BACKGROUND Charcot-Marie-Tooth disease (CMT) is a hereditary neurological disorder that primarily leads to peripheral neuropathy, characterized by progressive muscle weakness, atrophy, and loss of sensation in the extremities. It can also present with some ocular manifestations, such as glaucoma, nystagmus, and cranial nerve involvement. The purpose of this article was to report a case of severe dry eye disease (DED) possibly associated with Charcot-Marie-Tooth disease. CASE REPORT We report the clinical presentation, workup, and management of a woman diagnosed with CMT type 2EE based on genetic testing who suffered from severe DED sequelae. The patient had regularly followed up in the cornea service at our hospital due to DED for several years. A thorough workup to exclude causes associated with dry eye disease, including rheumatoid factor, erythrocyte sedimentation rate (ESR), anti-nuclear antibody (ANA), anti-Sjögren's-syndrome-related antigen A (anti-SSA), and anti-Sjögren's-syndrome-related antigen B (Anti-SSB), were performed, and all came out negative. She recently presented to the emergency room with redness, tearing, and a decline in visual acuity after minor ocular trauma 3 weeks before her presentation. The slit lamp examination showed central corneal perforation measuring 2×2 mm with a positive Seidel test.

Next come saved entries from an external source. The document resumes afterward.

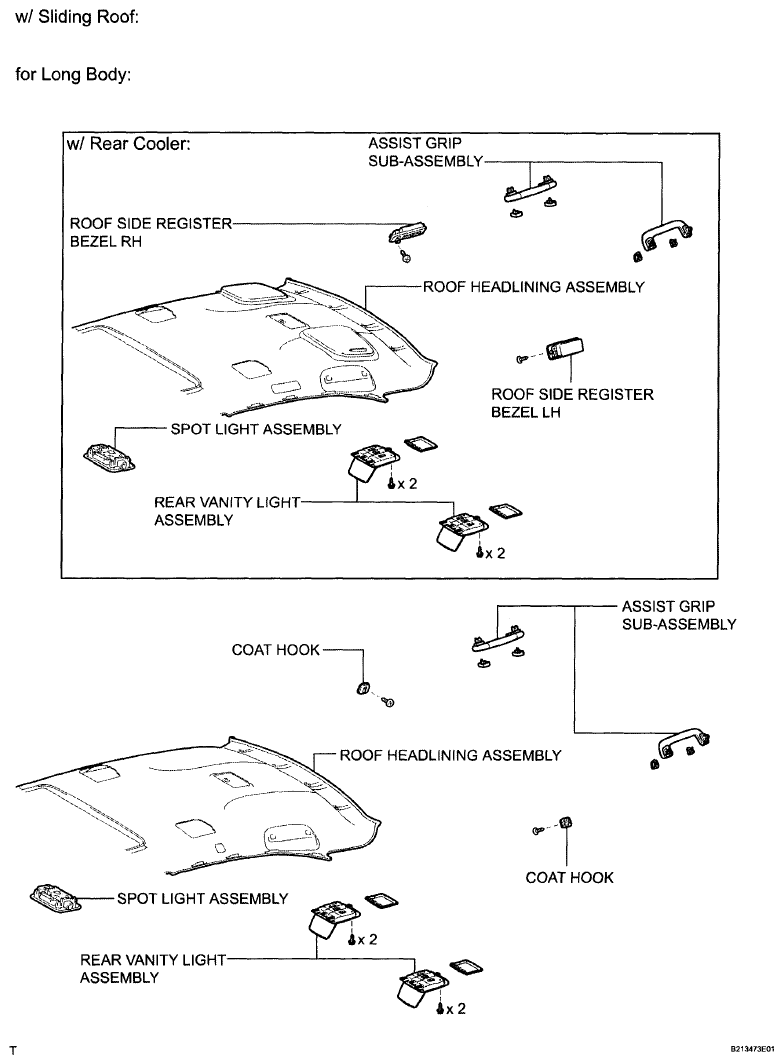 w/ Sliding Roof:

for Long Body:

w/ Rear Cooler:

ASSIST GRIP SUB-ASSEMBLY

ROOF SIDE REGISTER BEZEL RH

ROOF HEADLINING ASSEMBLY

ROOF SIDE REGISTER BEZEL LH

SPOT LIGHT ASSEMBLY

x 2

REAR VANITY LIGHT ASSEMBLY

x 2

ASSIST GRIP SUB-ASSEMBLY

COAT HOOK

ROOF HEADLINING ASSEMBLY

COAT HOOK

SPOT LIGHT ASSEMBLY

x 2

REAR VANITY LIGHT ASSEMBLY

x 2

T

B213473E01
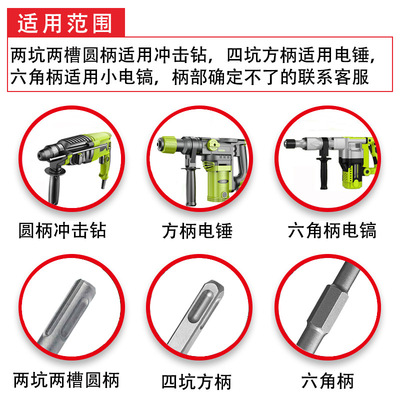 适用范围

两坑两槽圆柄适用冲击钻，四坑方柄适用电锤，六角柄适用小电镐，柄部确定不了的联系客服

圆柄冲击钻

方柄电锤

六角柄电镐

两坑两槽圆柄

四坑方柄

六角柄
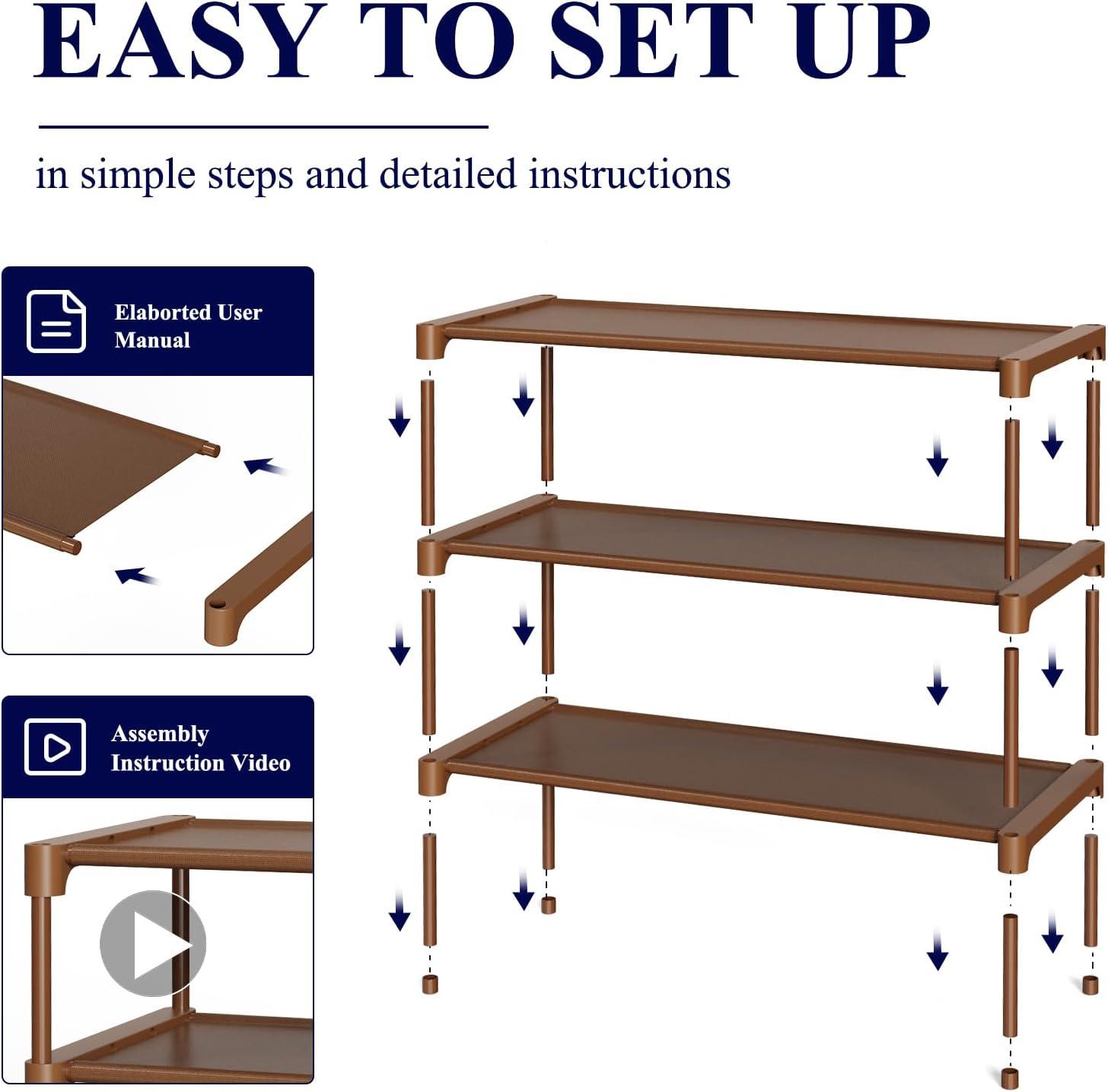 EASY TO SET UP

in simple steps and detailed instructions

Elaborted User Manual

Assembly Instruction Video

The case was managed first by multiple attempts to seal the defect with cyanoacrylate glue, and then a patch corneal graft was performed as the anterior chamber failed to deepen. CONCLUSIONS DED may be one of the many ocular manifestations associated with CMT. Hence, a thorough assessment and multidisciplinary approach, including supportive therapy, are warranted to prevent long-term ocular sequelae, including visual loss.